**Document text**:
How to Build a Tomato, Pea or Other Veggie Trellis

July 9, 2012 · 0 comments

Garden Tomatoes I’ve been looking for an inexpensive trellis for some future melons. After thinking about the time I would spend cobbling together a trellis versus the simplicity of buying one, I reluctantly decided I would buy one at some point. In some catalogs, they cost about $60. Ugh.

Tonight, I was looking around the web and found a fellow DC-area gardener who shared how he built a vegetable garden trellis on his blog, The Rusted Garden. This process looks so simple that I think even I—possibly the least handy person on the planet or, at least, in Zone 6/7—could create this vegetable trellis. I am so excited that I am going to call up my furniture designer/architect friend and tell her what I am going to build.

Before I send you over to the instructions, you might wonder why you need a trellis in the first place. They serve a number of purposes.

A trellis works well for tomatoes, peas, cucumbers, melons and other veggies that climb or need support (like tomatoes do).

Makes Space

For the urban organic gardener, space is always an issue. A vegetable trellis creates a vertical garden. As your garden goes up and up, you have more ground space for additional veggies.

**Provided material**:
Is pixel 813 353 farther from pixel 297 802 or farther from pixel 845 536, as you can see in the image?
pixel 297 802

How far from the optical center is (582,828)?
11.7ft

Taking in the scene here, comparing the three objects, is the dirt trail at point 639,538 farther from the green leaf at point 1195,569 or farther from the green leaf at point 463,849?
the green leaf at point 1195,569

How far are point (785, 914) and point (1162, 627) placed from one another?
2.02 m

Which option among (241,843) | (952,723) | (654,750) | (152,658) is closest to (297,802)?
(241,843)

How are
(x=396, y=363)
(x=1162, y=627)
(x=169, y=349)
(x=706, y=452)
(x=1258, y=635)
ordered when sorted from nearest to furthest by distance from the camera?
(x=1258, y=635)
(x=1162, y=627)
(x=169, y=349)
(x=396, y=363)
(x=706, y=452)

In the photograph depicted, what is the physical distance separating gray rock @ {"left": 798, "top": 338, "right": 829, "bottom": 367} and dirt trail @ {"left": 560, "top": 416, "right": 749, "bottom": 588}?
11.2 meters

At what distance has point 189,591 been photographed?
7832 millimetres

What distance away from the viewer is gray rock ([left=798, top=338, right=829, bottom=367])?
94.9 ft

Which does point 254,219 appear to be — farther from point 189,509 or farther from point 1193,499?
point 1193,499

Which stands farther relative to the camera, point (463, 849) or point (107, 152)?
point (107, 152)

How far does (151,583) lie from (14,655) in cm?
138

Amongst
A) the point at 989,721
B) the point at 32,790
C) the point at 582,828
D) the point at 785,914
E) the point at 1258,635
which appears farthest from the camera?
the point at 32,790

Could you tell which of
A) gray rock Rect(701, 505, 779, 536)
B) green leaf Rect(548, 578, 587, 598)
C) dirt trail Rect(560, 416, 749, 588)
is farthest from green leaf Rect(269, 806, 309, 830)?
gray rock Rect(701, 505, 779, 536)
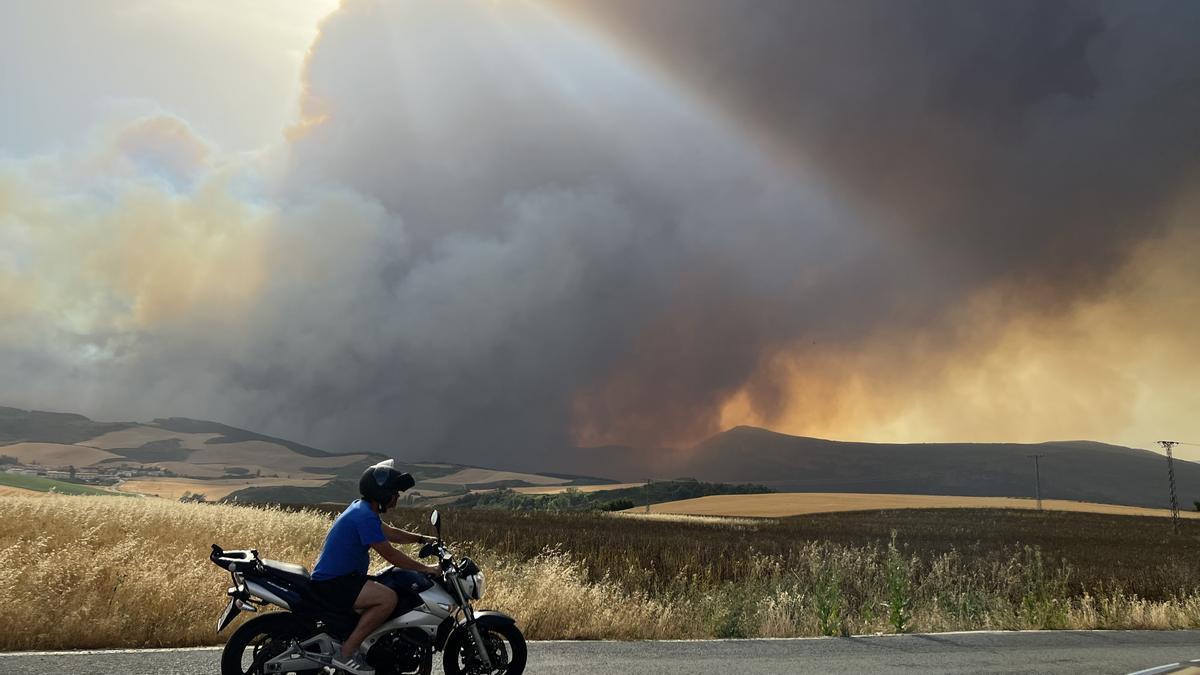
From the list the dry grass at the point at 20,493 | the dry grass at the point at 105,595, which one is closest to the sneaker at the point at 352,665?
the dry grass at the point at 105,595

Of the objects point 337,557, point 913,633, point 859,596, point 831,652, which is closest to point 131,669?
point 337,557

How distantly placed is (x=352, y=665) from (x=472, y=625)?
3.72 ft

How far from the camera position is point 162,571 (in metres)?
12.6

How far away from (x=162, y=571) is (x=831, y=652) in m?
10.1

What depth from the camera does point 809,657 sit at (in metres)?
10.9

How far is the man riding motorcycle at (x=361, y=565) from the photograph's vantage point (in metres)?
7.41

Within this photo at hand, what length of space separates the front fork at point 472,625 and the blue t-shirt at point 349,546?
773 mm

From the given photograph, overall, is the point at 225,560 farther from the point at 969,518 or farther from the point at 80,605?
the point at 969,518

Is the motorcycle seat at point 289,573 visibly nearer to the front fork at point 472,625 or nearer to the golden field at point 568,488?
the front fork at point 472,625

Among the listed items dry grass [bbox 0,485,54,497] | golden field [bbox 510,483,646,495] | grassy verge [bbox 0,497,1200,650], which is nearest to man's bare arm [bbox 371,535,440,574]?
grassy verge [bbox 0,497,1200,650]

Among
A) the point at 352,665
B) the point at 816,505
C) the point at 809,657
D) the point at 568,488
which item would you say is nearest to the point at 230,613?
the point at 352,665

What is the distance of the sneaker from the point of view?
24.5 feet

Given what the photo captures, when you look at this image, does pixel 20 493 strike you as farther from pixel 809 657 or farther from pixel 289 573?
pixel 809 657

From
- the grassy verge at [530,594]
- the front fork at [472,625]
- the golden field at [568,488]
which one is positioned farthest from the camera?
the golden field at [568,488]
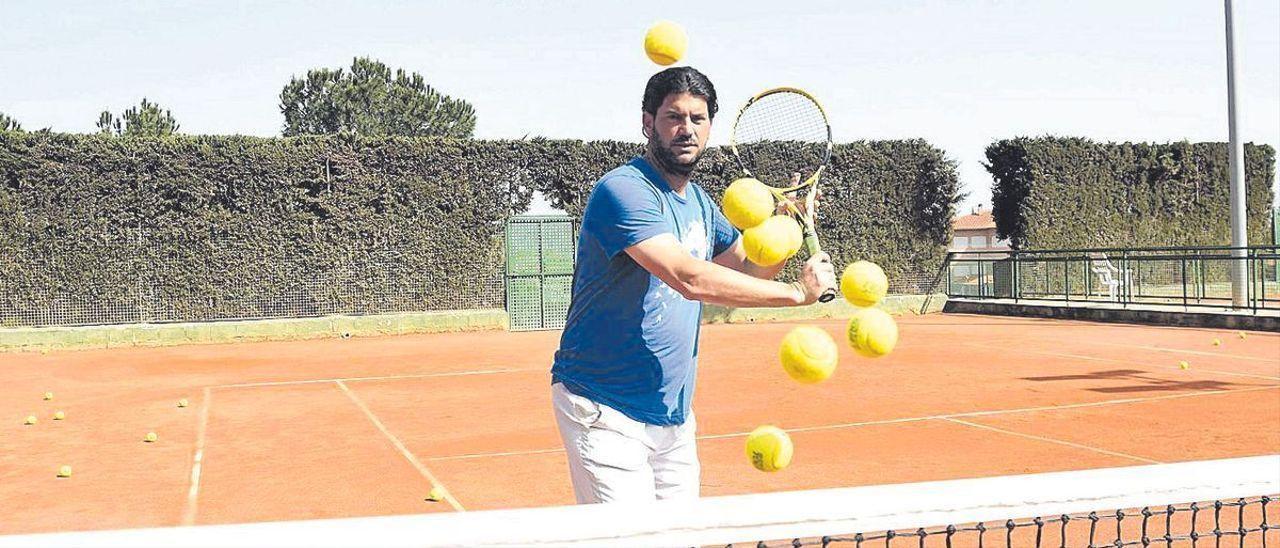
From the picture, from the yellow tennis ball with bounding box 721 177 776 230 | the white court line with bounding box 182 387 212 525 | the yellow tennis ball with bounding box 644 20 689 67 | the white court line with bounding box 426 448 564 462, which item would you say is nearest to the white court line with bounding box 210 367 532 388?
the white court line with bounding box 182 387 212 525

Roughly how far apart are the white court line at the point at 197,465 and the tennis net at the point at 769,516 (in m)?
4.05

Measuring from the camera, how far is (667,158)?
338 cm

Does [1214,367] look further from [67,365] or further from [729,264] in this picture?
[67,365]

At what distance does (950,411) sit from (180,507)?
237 inches

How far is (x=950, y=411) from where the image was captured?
9.73 meters

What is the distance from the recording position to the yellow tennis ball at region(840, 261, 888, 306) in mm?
3541

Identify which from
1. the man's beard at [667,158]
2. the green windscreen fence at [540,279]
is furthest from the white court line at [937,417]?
the green windscreen fence at [540,279]

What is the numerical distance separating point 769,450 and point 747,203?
0.77 m

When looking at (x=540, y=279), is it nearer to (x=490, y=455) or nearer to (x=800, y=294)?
(x=490, y=455)

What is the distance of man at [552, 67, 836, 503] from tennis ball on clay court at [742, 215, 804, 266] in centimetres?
16

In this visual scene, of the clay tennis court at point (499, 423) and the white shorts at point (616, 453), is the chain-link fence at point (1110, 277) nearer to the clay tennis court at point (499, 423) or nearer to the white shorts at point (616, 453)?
the clay tennis court at point (499, 423)

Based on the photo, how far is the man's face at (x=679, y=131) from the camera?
10.8 feet

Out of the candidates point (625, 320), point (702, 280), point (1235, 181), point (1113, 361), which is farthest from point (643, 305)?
point (1235, 181)

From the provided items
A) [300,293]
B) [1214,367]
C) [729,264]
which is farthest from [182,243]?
[729,264]
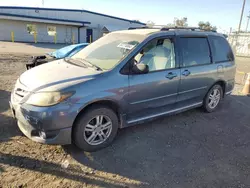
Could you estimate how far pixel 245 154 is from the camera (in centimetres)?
345

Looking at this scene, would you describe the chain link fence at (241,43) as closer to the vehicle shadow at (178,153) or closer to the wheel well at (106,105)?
the vehicle shadow at (178,153)

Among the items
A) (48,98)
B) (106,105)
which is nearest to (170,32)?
(106,105)

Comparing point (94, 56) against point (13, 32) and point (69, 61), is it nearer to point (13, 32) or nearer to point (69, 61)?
point (69, 61)

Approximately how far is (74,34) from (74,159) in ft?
97.8

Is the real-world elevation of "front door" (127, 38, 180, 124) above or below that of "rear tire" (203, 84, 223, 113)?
above

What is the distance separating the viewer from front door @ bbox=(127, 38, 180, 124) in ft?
11.3

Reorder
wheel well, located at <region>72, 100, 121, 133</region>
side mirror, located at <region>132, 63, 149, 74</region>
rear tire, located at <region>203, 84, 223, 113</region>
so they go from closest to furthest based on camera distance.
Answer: wheel well, located at <region>72, 100, 121, 133</region> < side mirror, located at <region>132, 63, 149, 74</region> < rear tire, located at <region>203, 84, 223, 113</region>

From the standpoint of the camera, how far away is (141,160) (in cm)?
312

**Task list**:
a) In the vegetable trellis post, about how much do trellises cost in some catalogs?
b) Continue the post on building a vegetable trellis from the point where it stops.

**Answers for this exercise**:
a) About $60.

b)
Prevents Disease

A trellis helps to prevent moisture from causing rot. Learn from a mistake I made many years ago. One year, I grew loads of watermelons. I had so many that I could have opened a watermelon store. Lucky for me, they grew all over the grass and flourished there. The next year, I was not so fortunate with my watermelon crop. The melons rotted in damp grass that they’d flourished in the year before.

So, build a trellis if you want to prevent disease and have more room in your garden.

With some chicken wire, bamboo poles, and a minimum of elbow grease, you can have a trellis for under $20.

Have you used a homemade or store-bought trellis before? If so, how did it work out for you?